最近、「プロセス・エコノミー」という言葉があるが、文字通り、みんな、心を埋めるべく、もっとプロセスに参加していくだろうし、そこがキャッシュポイントになるのではなかろうか。今までは、完成してから商品自体にお金を払う対象であったが、「完成するまでがお金を払う対象」という面白い現象が起こる。

別の角度で見れば、これはいわば、「効率のエンタメ」から、「非効率のエンタメ」へのシフトでもある、と言える。心を埋めるためには、”役に立ちしろ”、つまり役に立つための一定の余白のようなものが必要で、その意味で、逆に手間がかかるほうがよいのだ。

よく過去にも例に挙げているスナックのママなどは、”役に立ちしろ”の権化であるし、最近だと、「LOVOT」という家族型ロボットも同様に「非効率のエンタメ」を体現したような存在で、とても注目している。

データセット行

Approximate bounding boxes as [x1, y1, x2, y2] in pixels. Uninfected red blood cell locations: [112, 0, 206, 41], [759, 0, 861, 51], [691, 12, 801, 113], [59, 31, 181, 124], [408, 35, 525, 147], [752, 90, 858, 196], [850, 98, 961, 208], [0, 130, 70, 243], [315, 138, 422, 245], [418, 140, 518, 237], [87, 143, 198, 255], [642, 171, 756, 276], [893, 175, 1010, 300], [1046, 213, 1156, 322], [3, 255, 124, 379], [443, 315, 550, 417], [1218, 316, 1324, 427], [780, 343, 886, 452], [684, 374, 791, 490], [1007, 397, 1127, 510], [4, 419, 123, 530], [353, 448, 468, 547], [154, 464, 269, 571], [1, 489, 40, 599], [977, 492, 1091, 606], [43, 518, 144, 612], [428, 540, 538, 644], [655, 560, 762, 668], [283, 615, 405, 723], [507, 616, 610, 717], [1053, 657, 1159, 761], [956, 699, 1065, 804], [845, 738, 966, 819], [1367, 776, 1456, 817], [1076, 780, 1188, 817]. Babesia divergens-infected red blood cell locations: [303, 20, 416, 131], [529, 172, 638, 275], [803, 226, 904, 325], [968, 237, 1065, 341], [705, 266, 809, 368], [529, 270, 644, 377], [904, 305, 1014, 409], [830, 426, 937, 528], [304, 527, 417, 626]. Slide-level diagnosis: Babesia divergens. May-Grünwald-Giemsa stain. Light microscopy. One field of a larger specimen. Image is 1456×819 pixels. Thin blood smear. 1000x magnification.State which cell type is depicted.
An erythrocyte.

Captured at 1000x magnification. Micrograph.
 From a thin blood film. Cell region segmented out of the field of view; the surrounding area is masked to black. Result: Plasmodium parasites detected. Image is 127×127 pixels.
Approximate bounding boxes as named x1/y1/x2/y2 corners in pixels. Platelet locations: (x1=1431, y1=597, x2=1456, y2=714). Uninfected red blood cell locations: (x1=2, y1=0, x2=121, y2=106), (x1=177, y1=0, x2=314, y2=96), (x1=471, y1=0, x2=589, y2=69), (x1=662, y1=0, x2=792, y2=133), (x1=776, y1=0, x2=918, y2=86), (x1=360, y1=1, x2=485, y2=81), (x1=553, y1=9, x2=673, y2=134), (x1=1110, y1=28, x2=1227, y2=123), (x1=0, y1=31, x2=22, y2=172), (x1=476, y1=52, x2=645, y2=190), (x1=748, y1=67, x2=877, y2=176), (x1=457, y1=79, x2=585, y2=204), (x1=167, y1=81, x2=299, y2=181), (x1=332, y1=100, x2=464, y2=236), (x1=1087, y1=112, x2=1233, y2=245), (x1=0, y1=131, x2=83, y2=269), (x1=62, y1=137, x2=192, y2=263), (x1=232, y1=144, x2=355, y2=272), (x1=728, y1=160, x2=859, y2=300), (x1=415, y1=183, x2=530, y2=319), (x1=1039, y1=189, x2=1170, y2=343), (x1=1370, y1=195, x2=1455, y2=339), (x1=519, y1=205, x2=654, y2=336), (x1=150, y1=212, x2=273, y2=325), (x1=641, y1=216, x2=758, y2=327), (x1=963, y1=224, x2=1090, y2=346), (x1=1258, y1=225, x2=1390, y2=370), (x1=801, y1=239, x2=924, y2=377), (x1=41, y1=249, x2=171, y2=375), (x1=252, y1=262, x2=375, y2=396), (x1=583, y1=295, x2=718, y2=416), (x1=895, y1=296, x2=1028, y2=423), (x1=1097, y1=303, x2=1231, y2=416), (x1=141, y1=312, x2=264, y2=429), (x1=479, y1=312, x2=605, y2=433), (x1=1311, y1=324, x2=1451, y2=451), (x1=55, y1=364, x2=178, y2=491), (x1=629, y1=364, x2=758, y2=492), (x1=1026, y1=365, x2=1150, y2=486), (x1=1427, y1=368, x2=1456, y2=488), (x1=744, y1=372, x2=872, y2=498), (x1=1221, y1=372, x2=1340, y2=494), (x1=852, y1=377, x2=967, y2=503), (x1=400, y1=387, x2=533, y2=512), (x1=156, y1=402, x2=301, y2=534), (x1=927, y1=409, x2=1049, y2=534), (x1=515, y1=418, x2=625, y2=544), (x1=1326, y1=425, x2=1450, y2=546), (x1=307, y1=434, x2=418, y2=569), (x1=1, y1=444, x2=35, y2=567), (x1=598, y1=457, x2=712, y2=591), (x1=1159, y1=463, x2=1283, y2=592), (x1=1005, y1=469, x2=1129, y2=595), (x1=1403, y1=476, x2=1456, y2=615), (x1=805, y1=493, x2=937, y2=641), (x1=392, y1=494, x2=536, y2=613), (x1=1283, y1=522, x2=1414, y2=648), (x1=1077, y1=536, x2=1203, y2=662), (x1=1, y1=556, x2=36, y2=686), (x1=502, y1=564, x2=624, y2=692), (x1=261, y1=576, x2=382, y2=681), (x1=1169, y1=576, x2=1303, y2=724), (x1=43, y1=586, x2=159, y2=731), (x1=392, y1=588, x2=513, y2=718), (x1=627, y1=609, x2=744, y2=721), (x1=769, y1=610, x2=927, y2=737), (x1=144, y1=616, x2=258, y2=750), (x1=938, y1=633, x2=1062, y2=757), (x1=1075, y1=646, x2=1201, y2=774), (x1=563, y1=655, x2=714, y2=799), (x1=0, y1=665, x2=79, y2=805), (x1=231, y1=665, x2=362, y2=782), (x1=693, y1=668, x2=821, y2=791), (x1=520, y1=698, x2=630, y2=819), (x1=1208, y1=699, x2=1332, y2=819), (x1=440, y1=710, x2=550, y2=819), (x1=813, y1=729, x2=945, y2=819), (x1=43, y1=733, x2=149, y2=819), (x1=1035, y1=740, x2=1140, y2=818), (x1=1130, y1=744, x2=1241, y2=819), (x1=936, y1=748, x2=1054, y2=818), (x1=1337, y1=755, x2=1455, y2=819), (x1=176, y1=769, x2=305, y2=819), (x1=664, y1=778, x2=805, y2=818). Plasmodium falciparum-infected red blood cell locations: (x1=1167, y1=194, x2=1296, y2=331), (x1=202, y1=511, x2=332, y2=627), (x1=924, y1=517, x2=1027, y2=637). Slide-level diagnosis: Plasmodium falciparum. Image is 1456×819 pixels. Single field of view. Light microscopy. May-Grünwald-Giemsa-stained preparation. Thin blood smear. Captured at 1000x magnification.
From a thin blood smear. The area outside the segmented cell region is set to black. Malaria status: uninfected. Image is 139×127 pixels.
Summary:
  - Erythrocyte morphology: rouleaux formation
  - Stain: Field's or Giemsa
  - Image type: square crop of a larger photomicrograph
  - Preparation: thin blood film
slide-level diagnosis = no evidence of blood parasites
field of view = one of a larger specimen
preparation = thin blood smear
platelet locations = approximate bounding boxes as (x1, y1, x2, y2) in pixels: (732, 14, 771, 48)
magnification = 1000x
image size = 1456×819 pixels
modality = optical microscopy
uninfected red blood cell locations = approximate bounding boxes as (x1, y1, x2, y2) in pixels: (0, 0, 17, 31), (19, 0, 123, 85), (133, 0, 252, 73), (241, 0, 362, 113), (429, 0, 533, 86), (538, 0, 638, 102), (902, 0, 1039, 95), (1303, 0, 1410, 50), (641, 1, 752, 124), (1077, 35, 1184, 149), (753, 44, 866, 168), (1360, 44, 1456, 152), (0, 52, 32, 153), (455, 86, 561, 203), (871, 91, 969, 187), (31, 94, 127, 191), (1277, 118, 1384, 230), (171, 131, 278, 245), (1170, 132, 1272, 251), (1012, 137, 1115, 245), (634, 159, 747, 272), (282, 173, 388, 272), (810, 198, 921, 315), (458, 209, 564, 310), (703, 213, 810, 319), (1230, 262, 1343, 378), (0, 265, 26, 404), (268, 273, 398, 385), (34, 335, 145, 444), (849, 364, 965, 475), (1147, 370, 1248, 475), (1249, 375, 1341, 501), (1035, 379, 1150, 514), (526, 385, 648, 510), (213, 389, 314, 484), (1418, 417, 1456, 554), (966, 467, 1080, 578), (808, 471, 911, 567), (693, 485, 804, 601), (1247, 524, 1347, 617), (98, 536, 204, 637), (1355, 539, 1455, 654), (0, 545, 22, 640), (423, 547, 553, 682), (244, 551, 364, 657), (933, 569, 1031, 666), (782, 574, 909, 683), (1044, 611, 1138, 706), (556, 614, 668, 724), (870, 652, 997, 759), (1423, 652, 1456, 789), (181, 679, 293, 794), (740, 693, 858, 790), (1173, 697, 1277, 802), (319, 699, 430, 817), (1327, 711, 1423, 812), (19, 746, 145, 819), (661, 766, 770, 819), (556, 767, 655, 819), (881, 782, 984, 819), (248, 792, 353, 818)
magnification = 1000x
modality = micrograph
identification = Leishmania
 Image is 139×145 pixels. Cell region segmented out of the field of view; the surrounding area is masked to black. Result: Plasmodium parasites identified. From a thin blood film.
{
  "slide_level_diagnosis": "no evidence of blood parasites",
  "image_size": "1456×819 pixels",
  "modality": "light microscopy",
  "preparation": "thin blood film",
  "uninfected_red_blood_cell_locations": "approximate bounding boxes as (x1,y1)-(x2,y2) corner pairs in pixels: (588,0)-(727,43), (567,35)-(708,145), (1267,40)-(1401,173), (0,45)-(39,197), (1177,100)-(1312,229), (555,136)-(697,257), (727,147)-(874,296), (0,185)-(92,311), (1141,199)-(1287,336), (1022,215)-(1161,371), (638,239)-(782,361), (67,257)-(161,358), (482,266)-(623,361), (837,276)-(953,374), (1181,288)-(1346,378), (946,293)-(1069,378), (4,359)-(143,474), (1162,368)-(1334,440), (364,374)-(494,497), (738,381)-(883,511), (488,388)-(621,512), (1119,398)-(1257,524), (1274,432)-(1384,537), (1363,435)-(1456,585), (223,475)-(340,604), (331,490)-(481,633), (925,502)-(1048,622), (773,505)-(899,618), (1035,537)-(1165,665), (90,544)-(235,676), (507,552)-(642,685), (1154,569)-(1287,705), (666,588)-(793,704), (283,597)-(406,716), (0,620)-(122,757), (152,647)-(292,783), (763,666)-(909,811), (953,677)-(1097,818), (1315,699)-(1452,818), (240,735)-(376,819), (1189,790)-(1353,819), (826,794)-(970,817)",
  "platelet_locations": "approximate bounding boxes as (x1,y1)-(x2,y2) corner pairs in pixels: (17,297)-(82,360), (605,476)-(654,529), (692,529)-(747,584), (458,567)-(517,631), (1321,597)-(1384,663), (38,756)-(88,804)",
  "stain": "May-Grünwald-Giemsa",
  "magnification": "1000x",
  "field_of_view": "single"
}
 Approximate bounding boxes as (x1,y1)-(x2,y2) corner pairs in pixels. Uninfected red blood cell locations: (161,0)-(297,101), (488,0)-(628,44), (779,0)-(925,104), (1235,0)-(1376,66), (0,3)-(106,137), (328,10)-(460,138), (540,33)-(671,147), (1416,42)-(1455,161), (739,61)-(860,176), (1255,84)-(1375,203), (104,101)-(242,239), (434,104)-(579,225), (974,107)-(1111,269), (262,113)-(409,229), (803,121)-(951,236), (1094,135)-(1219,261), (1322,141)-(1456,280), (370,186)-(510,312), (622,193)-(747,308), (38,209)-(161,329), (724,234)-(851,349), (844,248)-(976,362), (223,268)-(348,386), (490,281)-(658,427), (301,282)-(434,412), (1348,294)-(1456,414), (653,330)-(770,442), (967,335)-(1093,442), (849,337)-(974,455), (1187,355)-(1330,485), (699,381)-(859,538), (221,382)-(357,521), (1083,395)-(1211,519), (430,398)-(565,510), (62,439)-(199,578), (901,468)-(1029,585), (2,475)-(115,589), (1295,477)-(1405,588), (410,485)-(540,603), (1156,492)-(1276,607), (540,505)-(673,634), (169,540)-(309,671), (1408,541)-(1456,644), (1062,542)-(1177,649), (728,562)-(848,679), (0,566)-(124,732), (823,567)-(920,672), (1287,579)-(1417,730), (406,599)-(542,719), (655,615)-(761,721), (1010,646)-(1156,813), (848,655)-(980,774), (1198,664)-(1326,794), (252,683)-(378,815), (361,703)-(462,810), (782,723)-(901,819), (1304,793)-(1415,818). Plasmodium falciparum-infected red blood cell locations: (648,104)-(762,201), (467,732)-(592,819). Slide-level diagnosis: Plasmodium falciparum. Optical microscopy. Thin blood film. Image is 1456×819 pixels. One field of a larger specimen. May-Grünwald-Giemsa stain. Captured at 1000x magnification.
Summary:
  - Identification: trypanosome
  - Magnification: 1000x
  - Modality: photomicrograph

演習指示:
(a) 本文の「最近、「プロセス・エコノミー」から「手間がかかるほうがよいのだ。」までを一字一句そのまま書き写してください。
(b) 本文で、「LOVOT」はどのようなロボットだと述べられていますか。
レコードは使いません。

課題別解答:
(a)
最近、「プロセス・エコノミー」という言葉があるが、文字通り、みんな、心を埋めるべく、もっとプロセスに参加していくだろうし、そこがキャッシュポイントになるのではなかろうか。今までは、完成してから商品自体にお金を払う対象であったが、「完成するまでがお金を払う対象」という面白い現象が起こる。

別の角度で見れば、これはいわば、「効率のエンタメ」から、「非効率のエンタメ」へのシフトでもある、と言える。心を埋めるためには、”役に立ちしろ”、つまり役に立つための一定の余白のようなものが必要で、その意味で、逆に手間がかかるほうがよいのだ。

(b) 家族型ロボットです。